Task description
Copy out the whole listing exactly as written, leaving the pictures behind.

Segment Start: Exercise data

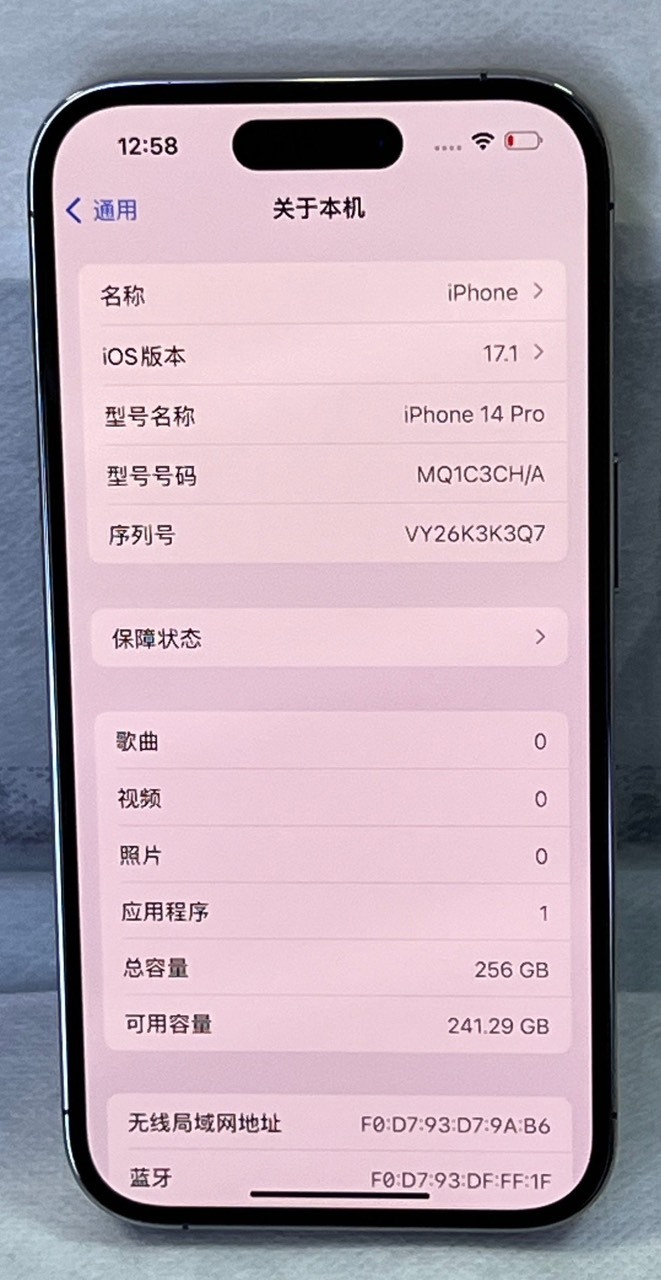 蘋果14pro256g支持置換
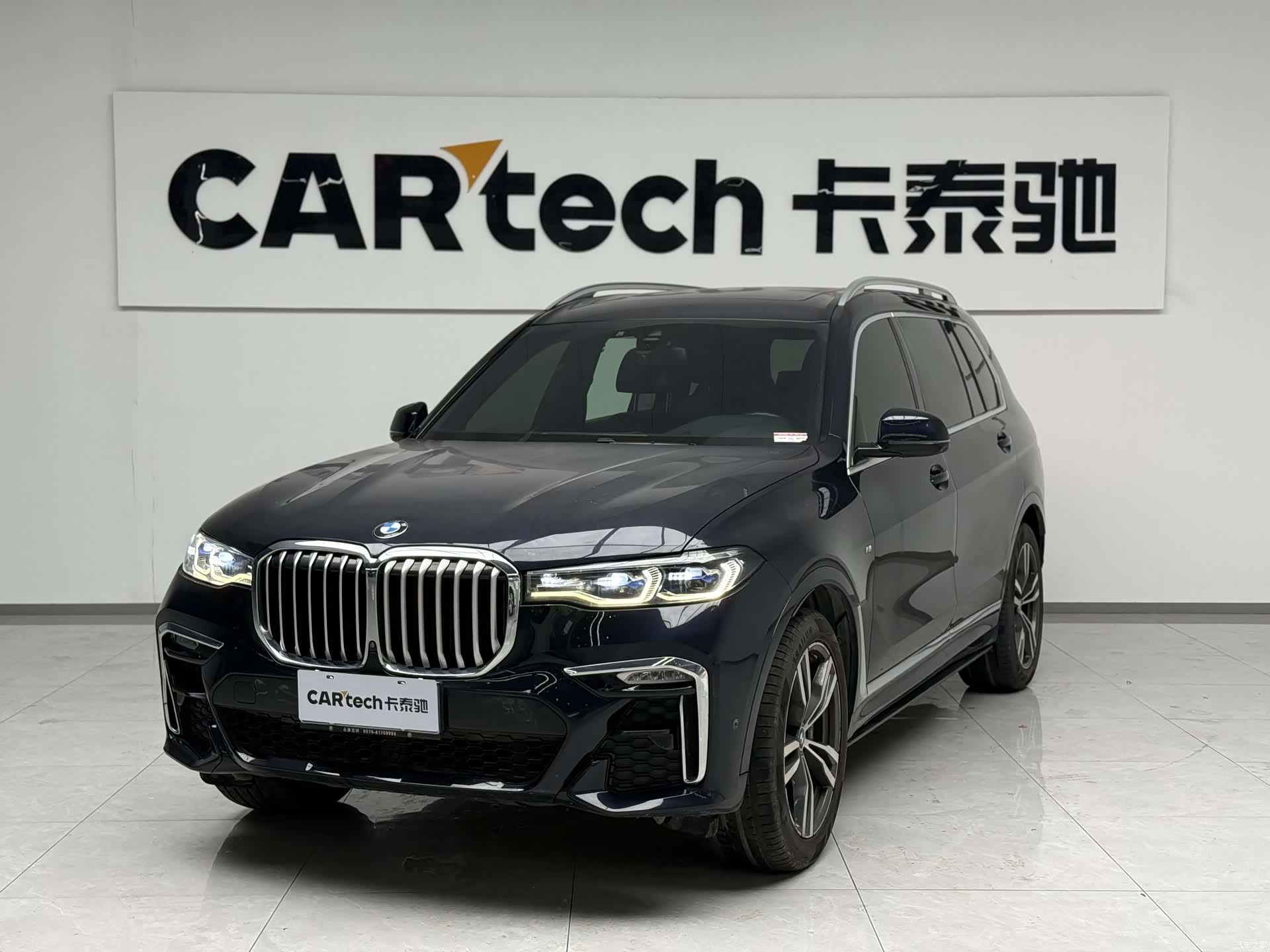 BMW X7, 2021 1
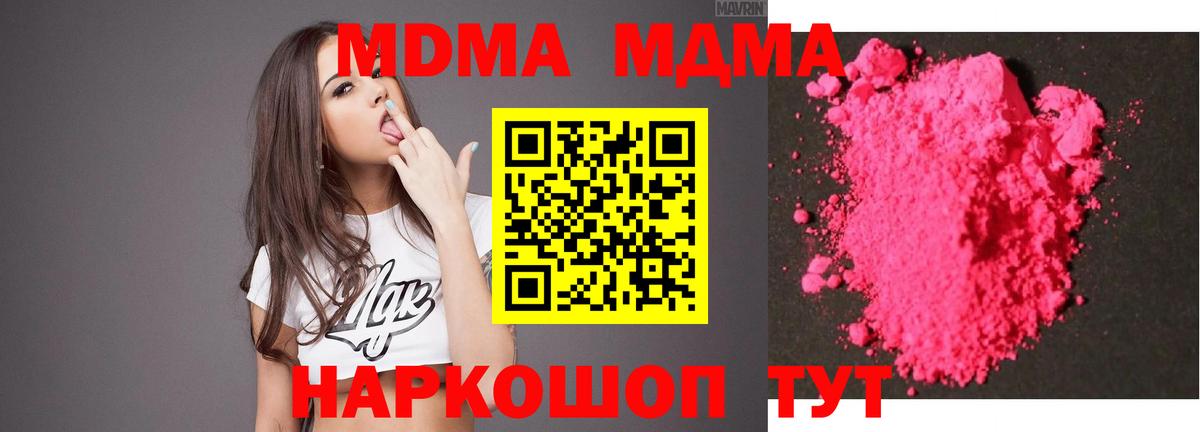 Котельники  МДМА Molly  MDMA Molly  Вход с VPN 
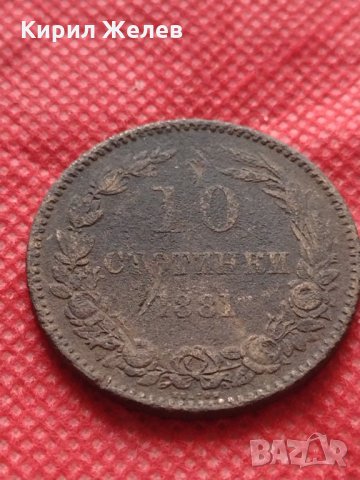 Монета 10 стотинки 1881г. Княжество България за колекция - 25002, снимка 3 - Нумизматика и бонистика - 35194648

Segment End: Exercise data

Answer to this exercise
 蘋果14pro256g支持置換
 BMW X7, 2021 1
 Котельники  МДМА Molly  MDMA Molly  Вход с VPN 
 Монета 10 стотинки 1881г. Княжество България за колекция - 25002, снимка 3 - Нумизматика и бонистика - 35194648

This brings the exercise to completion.